What you will do: Repeat, word for word, every line from the line holding "What exact distance" through the final line of the entries below. Skip all pictures.

::::

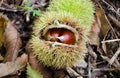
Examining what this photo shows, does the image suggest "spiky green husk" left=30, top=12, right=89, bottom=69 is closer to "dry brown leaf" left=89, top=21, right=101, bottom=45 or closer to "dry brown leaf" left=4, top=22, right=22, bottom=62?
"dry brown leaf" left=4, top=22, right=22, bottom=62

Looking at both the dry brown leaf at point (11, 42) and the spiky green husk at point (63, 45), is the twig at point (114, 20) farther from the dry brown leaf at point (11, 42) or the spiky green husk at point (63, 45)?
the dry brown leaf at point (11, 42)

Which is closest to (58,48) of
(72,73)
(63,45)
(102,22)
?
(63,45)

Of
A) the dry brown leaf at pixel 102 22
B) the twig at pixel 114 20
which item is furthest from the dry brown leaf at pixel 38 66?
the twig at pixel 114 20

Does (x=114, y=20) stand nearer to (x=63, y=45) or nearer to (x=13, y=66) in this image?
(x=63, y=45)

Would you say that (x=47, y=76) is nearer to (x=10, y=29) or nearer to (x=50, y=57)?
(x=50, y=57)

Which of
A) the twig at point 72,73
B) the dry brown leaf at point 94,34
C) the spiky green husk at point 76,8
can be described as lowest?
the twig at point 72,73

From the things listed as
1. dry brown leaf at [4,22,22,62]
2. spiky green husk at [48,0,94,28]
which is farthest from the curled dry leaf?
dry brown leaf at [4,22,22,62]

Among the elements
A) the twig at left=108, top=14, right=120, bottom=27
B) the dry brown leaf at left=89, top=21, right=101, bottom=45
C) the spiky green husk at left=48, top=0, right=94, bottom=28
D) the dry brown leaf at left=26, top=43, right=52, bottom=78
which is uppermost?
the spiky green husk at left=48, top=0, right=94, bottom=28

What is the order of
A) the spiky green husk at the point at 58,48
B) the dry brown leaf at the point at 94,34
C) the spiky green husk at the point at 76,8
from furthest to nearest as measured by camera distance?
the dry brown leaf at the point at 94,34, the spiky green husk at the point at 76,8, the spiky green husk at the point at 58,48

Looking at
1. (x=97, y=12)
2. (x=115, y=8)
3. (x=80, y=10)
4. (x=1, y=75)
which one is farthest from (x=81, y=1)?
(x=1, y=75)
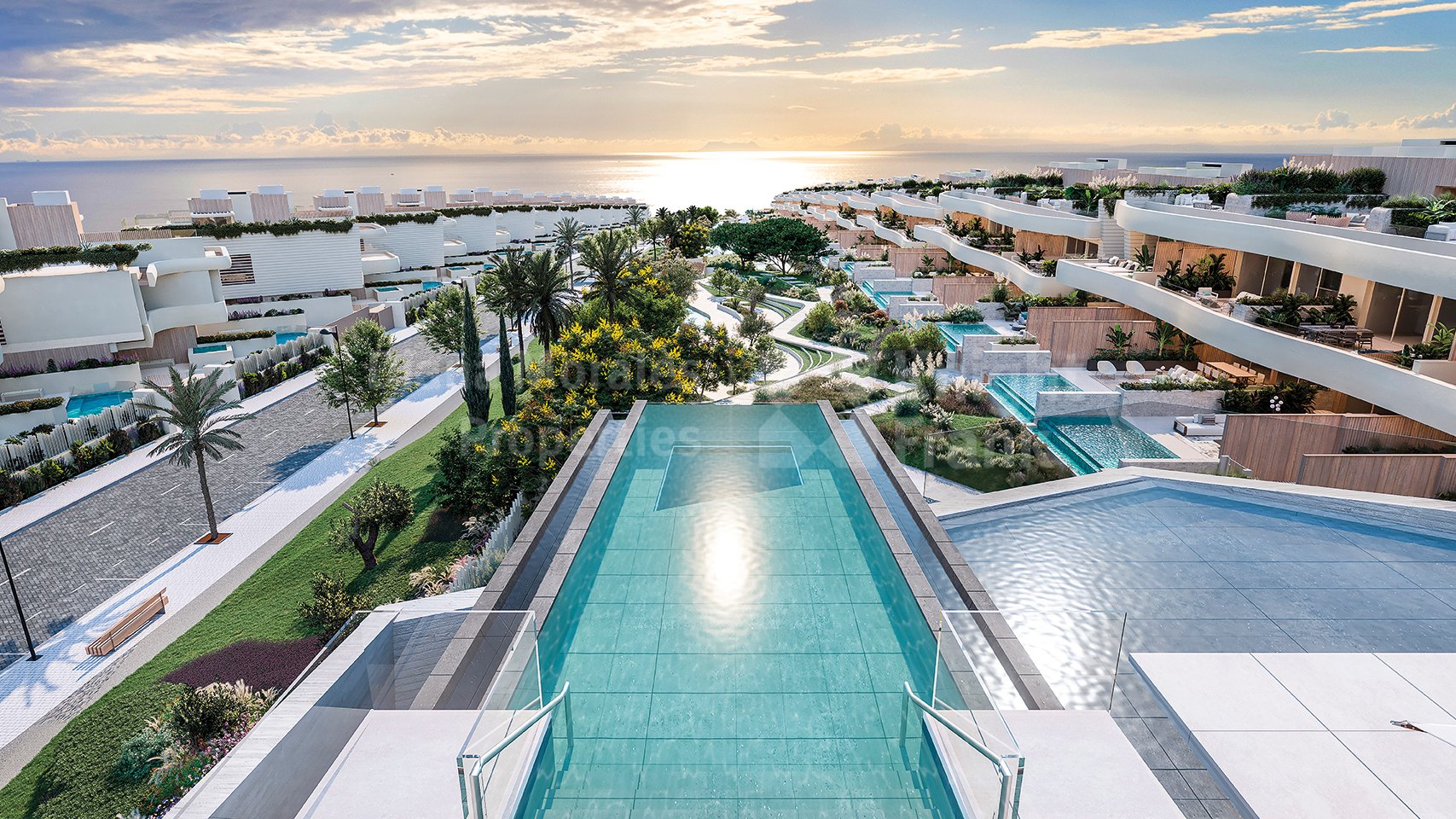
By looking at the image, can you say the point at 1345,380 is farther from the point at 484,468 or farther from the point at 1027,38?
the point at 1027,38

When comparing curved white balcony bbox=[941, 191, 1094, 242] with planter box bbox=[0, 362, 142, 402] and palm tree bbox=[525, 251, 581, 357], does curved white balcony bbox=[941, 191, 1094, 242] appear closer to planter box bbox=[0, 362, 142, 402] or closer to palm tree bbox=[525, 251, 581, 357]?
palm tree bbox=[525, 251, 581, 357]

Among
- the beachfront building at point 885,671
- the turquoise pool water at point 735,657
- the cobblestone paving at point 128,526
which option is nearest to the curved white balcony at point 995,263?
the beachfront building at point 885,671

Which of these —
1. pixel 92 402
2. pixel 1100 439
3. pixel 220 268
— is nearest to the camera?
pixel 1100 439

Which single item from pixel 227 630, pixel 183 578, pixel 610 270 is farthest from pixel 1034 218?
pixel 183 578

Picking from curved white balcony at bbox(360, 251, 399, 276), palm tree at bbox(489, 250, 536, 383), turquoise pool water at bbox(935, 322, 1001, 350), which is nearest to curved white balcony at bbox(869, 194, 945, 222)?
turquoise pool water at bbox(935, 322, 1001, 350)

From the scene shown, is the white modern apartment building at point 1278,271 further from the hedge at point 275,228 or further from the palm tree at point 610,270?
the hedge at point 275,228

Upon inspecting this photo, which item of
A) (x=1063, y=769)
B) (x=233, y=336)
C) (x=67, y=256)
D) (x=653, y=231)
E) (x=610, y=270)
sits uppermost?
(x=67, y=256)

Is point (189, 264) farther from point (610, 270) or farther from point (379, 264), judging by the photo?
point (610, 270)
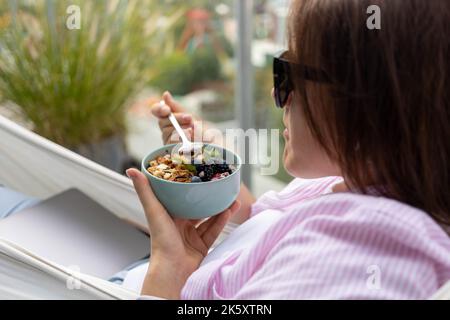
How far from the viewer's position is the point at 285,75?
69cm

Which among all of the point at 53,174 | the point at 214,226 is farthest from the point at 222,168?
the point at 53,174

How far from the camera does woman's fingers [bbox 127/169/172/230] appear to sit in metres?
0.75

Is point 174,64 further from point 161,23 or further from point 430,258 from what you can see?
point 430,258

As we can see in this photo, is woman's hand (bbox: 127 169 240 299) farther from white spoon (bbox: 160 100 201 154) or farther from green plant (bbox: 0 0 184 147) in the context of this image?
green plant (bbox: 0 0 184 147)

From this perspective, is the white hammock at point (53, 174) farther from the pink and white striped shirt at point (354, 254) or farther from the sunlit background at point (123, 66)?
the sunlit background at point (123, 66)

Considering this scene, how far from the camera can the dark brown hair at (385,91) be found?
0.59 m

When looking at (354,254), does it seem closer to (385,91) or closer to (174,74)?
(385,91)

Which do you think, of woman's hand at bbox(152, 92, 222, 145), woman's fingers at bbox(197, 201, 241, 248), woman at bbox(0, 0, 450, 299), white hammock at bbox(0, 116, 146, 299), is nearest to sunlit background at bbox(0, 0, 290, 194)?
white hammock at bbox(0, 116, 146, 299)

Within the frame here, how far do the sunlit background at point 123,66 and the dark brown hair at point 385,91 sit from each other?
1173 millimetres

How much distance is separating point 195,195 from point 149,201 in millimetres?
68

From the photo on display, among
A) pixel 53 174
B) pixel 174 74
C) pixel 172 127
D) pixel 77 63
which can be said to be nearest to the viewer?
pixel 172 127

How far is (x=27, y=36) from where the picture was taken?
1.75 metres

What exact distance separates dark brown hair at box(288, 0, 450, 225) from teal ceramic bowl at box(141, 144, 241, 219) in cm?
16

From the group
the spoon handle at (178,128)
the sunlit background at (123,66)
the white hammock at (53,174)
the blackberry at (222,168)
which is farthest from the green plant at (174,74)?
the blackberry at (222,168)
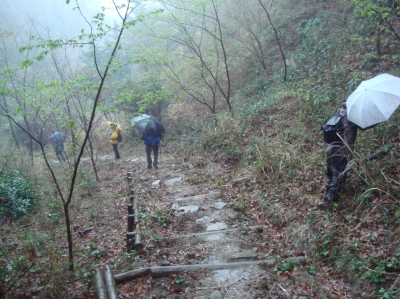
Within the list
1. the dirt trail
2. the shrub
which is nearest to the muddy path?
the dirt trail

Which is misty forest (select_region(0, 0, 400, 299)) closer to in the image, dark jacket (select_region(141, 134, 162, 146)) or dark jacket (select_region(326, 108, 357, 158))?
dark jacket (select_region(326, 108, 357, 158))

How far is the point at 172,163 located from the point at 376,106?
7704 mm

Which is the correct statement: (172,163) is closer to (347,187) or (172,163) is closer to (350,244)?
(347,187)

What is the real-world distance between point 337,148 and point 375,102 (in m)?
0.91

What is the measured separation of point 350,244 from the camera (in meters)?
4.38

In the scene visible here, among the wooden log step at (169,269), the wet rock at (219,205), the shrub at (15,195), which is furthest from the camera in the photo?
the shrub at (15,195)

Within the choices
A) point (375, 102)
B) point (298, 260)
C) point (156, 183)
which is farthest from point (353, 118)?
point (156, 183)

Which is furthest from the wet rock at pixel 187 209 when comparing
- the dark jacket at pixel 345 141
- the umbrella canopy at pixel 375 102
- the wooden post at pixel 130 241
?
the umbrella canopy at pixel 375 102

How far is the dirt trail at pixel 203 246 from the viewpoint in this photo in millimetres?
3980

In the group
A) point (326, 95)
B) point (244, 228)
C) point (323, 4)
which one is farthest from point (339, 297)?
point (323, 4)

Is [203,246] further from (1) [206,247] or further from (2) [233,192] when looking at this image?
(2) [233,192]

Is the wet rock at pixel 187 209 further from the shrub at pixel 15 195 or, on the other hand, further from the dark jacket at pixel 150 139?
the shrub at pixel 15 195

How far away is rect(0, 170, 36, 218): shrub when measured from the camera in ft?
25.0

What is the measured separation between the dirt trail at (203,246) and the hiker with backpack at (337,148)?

::::

Answer to the problem:
What exact distance separates dark brown hair at box(288, 0, 450, 225) from teal ceramic bowl at box(141, 144, 241, 219) in cm?
16

From the group
the spoon handle at (178,128)
the sunlit background at (123,66)
the white hammock at (53,174)
the blackberry at (222,168)
which is farthest from the green plant at (174,74)?
the blackberry at (222,168)
Within the list
1. the dirt trail
2. the shrub
which is nearest to the muddy path?
the dirt trail

Which is misty forest (select_region(0, 0, 400, 299)) closer to in the image, dark jacket (select_region(141, 134, 162, 146)) or dark jacket (select_region(326, 108, 357, 158))?
dark jacket (select_region(326, 108, 357, 158))

How far is the point at 172,163 located from the point at 376,106?
7704 mm

Which is the correct statement: (172,163) is closer to (347,187) or (172,163) is closer to (350,244)?
(347,187)

What is the real-world distance between point 337,148 and point 375,102 (in m)?
0.91

What is the measured separation of point 350,244 from the camera (in meters)?
4.38

In the scene visible here, among the wooden log step at (169,269), the wet rock at (219,205), the shrub at (15,195), which is furthest from the camera in the photo?
the shrub at (15,195)

Within the choices
A) point (375, 102)
B) point (298, 260)
C) point (156, 183)
which is farthest from point (353, 118)?
point (156, 183)

Which is furthest from the wet rock at pixel 187 209 when comparing
- the dark jacket at pixel 345 141
- the umbrella canopy at pixel 375 102
- the wooden post at pixel 130 241
?
the umbrella canopy at pixel 375 102

How far is the dirt trail at pixel 203 246 from the viewpoint in this photo in millimetres?
3980

In the group
A) point (326, 95)
B) point (244, 228)
C) point (323, 4)
which one is farthest from point (339, 297)?
point (323, 4)

Is [203,246] further from (1) [206,247] or further from (2) [233,192] when looking at this image?
(2) [233,192]

Is the wet rock at pixel 187 209 further from the shrub at pixel 15 195 or, on the other hand, further from the dark jacket at pixel 150 139?
the shrub at pixel 15 195

How far away is rect(0, 170, 36, 218): shrub when measured from the camera in ft?
25.0

What is the measured separation between the dirt trail at (203,246) and the hiker with backpack at (337,148)?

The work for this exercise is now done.